Il tente de se reprendre, mais je vois bien que la situation le fait rire.

- Ok promis, j’arrête. Raconte-moi tout…

J’espère seulement qu’il est vraiment prêt à entendre ce que j’ai à dire. Après un moment d’hésitation, je sors mon carnet de mon tiroir et lui relate mes aventures nocturnes page après page.

La sévérité de son visage me conforte dans l’idée qu’il prend ma peur au sérieux. Une fois mon récit terminé, je pose mon carnet, soupire et cherche du soutien dans son regard.

- Dis quelque chose…

Connor reste silencieux. Mes doigts commencent à trembloter. J’en viens presque à regretter de tout lui avoir avoué.

- C’est une magnifique histoire… Tu as bien fait de l’écrire, dit-il enfin.

Je ne m’attendais pas à cette réaction. Le calme qu’il emploie à me dire ces quelques mots doit beaucoup lui coûter. Après tout, je viens de lui avouer que je ressens des sentiments pour un personnage imaginaire.

- Tu ne m’en veux pas ?

- Ma belle, je te l’ai dit. Tu as une extraordinaire capacité d’imagination. Comment puis-je t’en vouloir de faire des songes aussi fantastiques ?

Sa voix devient un murmure.

- J’aurais juste souhaité que tu me fasses suffisamment confiance pour m’en parler plus tôt…

J’avale une gorgée d’eau, puis une deuxième.

- J’avais peur que tu le prennes mal. À cause de Matt…

- Je comprends. Peu d’hommes peuvent se vanter d’avoir un rival onirique, blague-t-il.

Mais je sens que la nouvelle l’a un peu blessé. Il semble réfléchir une seconde.

- En as-tu parlé au Dr. Hall ?

Mes craintes se réveillent. Il pourrait prendre peur comme Meg l’a fait la nuit où je lui ai tout dévoilé. Je suis tellement bouleversée que je ressens le besoin de me lever et je commence à faire les cent pas dans le studio. Connor se lève et m’enserre de ses bras.

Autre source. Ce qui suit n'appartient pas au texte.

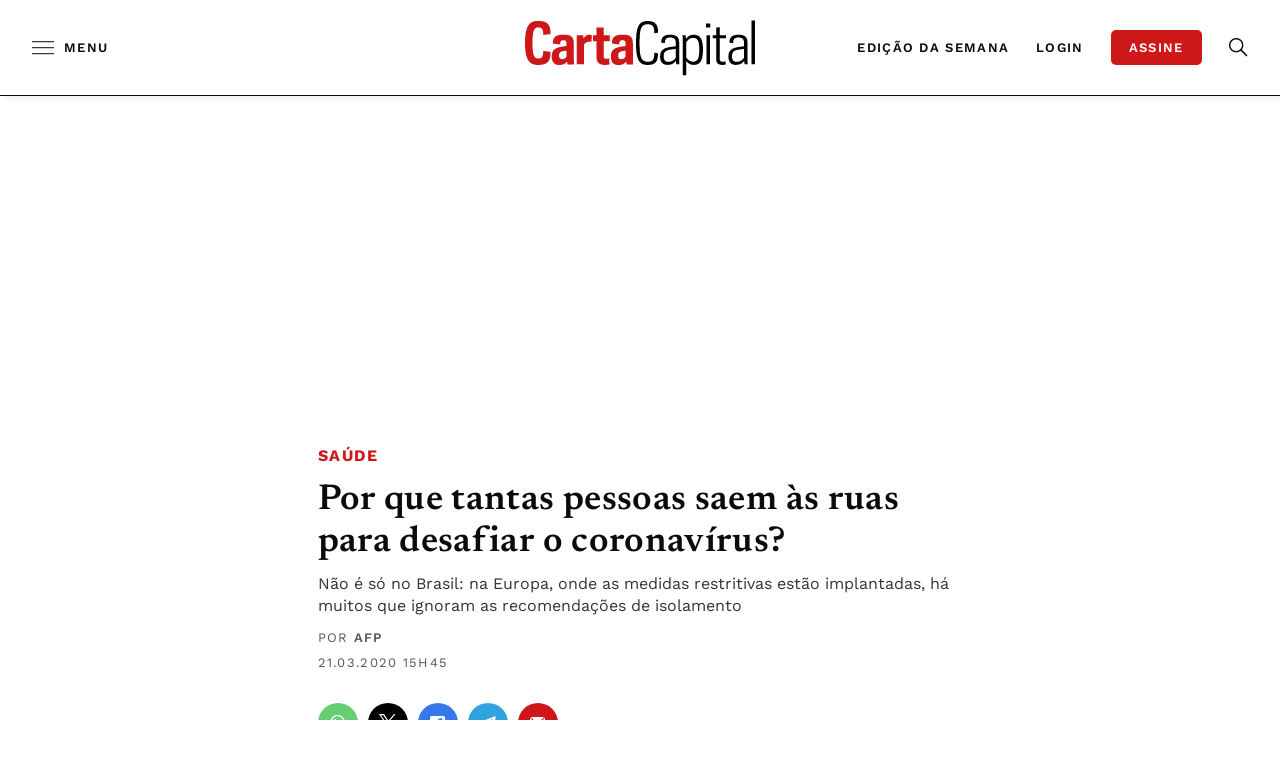

--- FILE ---
content_type: text/html;charset=utf-8
request_url: https://pageview-notify.rdstation.com.br/send
body_size: -75
content:
83c907a5-7fa7-4651-b62c-108b45b2216a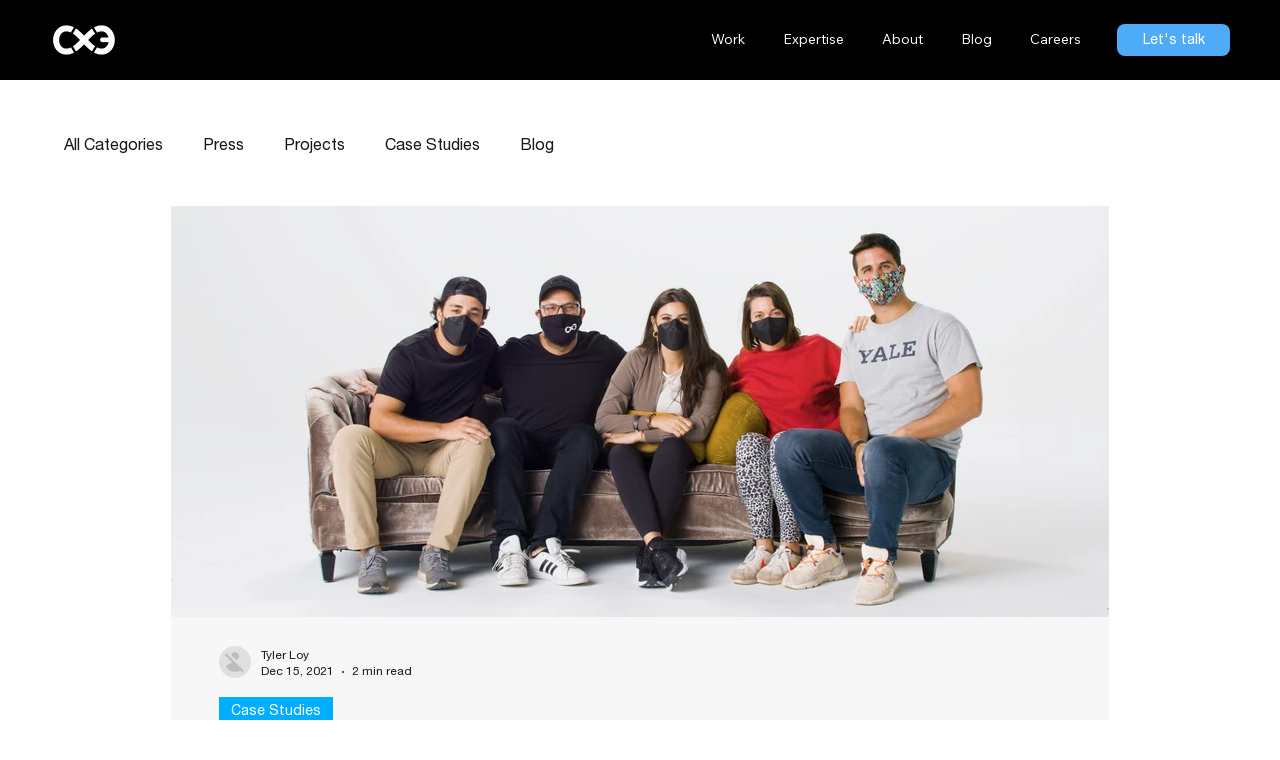

--- FILE ---
content_type: text/css; charset=utf-8
request_url: https://www.creativexent.com/_serverless/pro-gallery-css-v4-server/layoutCss?ver=2&id=pro-blog&items=0_3000_1582%7C0_2502_1249&container=205_940_1554_720&options=gallerySizeType:px%7CgallerySizePx:940%7CimageMargin:32%7CisRTL:false%7CgalleryLayout:2%7CtitlePlacement:SHOW_BELOW%7CcubeRatio:2.2857142857142856%7CcubeType:min%7CisVertical:true%7CtextBoxHeight:350
body_size: -218
content:
#pro-gallery-pro-blog [data-hook="item-container"][data-idx="0"].gallery-item-container{opacity: 1 !important;display: block !important;transition: opacity .2s ease !important;top: 0px !important;left: 0px !important;right: auto !important;height: 761px !important;width: 940px !important;} #pro-gallery-pro-blog [data-hook="item-container"][data-idx="0"] .gallery-item-common-info-outer{height: 350px !important;} #pro-gallery-pro-blog [data-hook="item-container"][data-idx="0"] .gallery-item-common-info{height: 350px !important;width: 100% !important;} #pro-gallery-pro-blog [data-hook="item-container"][data-idx="0"] .gallery-item-wrapper{width: 940px !important;height: 411px !important;margin: 0 !important;} #pro-gallery-pro-blog [data-hook="item-container"][data-idx="0"] .gallery-item-content{width: 940px !important;height: 411px !important;margin: 0px 0px !important;opacity: 1 !important;} #pro-gallery-pro-blog [data-hook="item-container"][data-idx="0"] .gallery-item-hover{width: 940px !important;height: 411px !important;opacity: 1 !important;} #pro-gallery-pro-blog [data-hook="item-container"][data-idx="0"] .item-hover-flex-container{width: 940px !important;height: 411px !important;margin: 0px 0px !important;opacity: 1 !important;} #pro-gallery-pro-blog [data-hook="item-container"][data-idx="0"] .gallery-item-wrapper img{width: 100% !important;height: 100% !important;opacity: 1 !important;} #pro-gallery-pro-blog [data-hook="item-container"][data-idx="1"].gallery-item-container{opacity: 1 !important;display: block !important;transition: opacity .2s ease !important;top: 793px !important;left: 0px !important;right: auto !important;height: 761px !important;width: 940px !important;} #pro-gallery-pro-blog [data-hook="item-container"][data-idx="1"] .gallery-item-common-info-outer{height: 350px !important;} #pro-gallery-pro-blog [data-hook="item-container"][data-idx="1"] .gallery-item-common-info{height: 350px !important;width: 100% !important;} #pro-gallery-pro-blog [data-hook="item-container"][data-idx="1"] .gallery-item-wrapper{width: 940px !important;height: 411px !important;margin: 0 !important;} #pro-gallery-pro-blog [data-hook="item-container"][data-idx="1"] .gallery-item-content{width: 940px !important;height: 411px !important;margin: 0px 0px !important;opacity: 1 !important;} #pro-gallery-pro-blog [data-hook="item-container"][data-idx="1"] .gallery-item-hover{width: 940px !important;height: 411px !important;opacity: 1 !important;} #pro-gallery-pro-blog [data-hook="item-container"][data-idx="1"] .item-hover-flex-container{width: 940px !important;height: 411px !important;margin: 0px 0px !important;opacity: 1 !important;} #pro-gallery-pro-blog [data-hook="item-container"][data-idx="1"] .gallery-item-wrapper img{width: 100% !important;height: 100% !important;opacity: 1 !important;} #pro-gallery-pro-blog .pro-gallery-prerender{height:1554px !important;}#pro-gallery-pro-blog {height:1554px !important; width:940px !important;}#pro-gallery-pro-blog .pro-gallery-margin-container {height:1554px !important;}#pro-gallery-pro-blog .pro-gallery {height:1554px !important; width:940px !important;}#pro-gallery-pro-blog .pro-gallery-parent-container {height:1554px !important; width:972px !important;}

- Calme-toi… Je ne vais pas partir, je te le promets. Je suis là…

Sa voix a un effet apaisant et mes muscles se détendent instantanément. À peine a-t-il prononcé ces mots qu’il se met à bailler. Il semble épuisé.

- Et si on tentait de se rendormir ? proposé-je. On aura tout le temps d’en discuter plus tard. Tu es d’accord ?

Il hausse les épaules et me dévisage de ses petits yeux cernés. La marque de sa larme a laissé un long sillon sur sa joue. J’y dépose un baiser et l’attire vers le lit.

Blottis l’un contre l’autre, nous finissons par nous endormir alors que les premiers rayons du soleil caressent déjà la fenêtre.